The Fed Shouldn’t Be Driving US Economy – Trump Advisor Judy Shelton (CNBC)

The Federal Reserve shouldn’t be driving the United States economy because monetary stimulus is quite limited, Trump economic advisor Judy Shelton told CNBC on Wednesday. “What you want is productive growth and the kind of growth that is truly stimulated by tax reform, by regulatory reform, trade reform and important infrastructure projects to upgrade our ability to be more productive as a nation,” she said in an interview with CNBC’s “Closing Bell.” That’s what President-elect Donald Trump has pledged to do when he takes office, and the market apparently likes what it’s hearing. It has been rallying since Trump’s surprising win on Nov. 8, and on Wednesday the Dow Jones industrial average and S&P 500 hit all-time highs.

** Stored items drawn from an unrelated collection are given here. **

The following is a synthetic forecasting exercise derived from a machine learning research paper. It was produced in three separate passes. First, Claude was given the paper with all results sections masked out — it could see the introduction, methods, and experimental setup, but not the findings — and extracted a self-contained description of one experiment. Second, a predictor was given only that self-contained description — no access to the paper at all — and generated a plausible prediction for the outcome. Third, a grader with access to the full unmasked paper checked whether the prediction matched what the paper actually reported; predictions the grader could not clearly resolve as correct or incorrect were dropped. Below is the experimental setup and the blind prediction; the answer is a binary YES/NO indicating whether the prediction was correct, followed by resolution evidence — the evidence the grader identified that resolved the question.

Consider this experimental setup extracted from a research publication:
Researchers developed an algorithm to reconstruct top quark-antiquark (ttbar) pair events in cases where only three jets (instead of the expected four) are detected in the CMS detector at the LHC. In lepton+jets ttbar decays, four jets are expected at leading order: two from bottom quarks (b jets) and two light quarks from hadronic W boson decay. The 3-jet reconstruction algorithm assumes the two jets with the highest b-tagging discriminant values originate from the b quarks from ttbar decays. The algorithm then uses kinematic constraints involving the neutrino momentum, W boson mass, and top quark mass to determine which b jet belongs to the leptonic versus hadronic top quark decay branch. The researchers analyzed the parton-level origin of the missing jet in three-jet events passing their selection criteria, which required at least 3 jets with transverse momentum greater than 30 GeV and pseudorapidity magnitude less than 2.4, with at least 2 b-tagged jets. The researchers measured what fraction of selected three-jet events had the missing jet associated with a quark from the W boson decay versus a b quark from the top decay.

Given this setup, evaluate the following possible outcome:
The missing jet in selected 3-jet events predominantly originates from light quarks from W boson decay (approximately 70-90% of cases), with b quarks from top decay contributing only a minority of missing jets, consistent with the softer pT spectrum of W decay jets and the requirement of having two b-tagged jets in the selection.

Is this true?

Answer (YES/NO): NO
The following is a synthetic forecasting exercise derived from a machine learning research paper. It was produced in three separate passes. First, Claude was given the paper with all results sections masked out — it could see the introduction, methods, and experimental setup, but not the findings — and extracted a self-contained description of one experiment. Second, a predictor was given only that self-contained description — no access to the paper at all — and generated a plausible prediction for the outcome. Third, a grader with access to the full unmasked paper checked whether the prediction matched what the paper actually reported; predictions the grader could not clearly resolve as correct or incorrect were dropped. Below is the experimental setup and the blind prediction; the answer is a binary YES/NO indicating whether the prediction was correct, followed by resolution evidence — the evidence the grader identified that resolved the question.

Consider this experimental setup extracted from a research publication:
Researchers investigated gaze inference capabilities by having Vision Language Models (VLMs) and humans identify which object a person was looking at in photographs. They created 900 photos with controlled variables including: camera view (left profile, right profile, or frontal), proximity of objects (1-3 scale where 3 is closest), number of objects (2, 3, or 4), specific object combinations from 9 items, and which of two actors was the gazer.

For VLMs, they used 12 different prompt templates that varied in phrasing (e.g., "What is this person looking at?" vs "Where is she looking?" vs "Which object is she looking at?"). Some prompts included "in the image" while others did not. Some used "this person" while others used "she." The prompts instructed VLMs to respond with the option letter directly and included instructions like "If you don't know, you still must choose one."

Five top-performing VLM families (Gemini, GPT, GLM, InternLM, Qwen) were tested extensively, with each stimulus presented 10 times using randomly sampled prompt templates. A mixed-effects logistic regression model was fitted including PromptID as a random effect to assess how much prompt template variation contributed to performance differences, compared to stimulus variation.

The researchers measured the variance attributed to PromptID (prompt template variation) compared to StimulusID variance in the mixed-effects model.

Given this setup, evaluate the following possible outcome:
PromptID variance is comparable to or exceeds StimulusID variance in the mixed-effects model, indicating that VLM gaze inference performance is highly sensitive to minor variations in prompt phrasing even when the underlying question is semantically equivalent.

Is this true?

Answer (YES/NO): NO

However, the Fed meets next week and it is widely believed it will hike interest rates. Shelton, though, doesn’t believe a small rate increase is going to derail the rally because it is already priced in. If there is turmoil, then “things are a lot more fragile than we thought,” she said. Shelton, co-director of the Sound Money Project at Atlas Network, is known to favor the gold standard and calls the U.S. monetary system an “anti-system.” She’s also been touted by some as a good candidate to fill empty Fed spots. Jim Grant, founder and editor of Grant’s Interest Rate Observer, told CNBC recently he likes Shelton as a replacement for Chair Janet Yellen when she retires in early 2018.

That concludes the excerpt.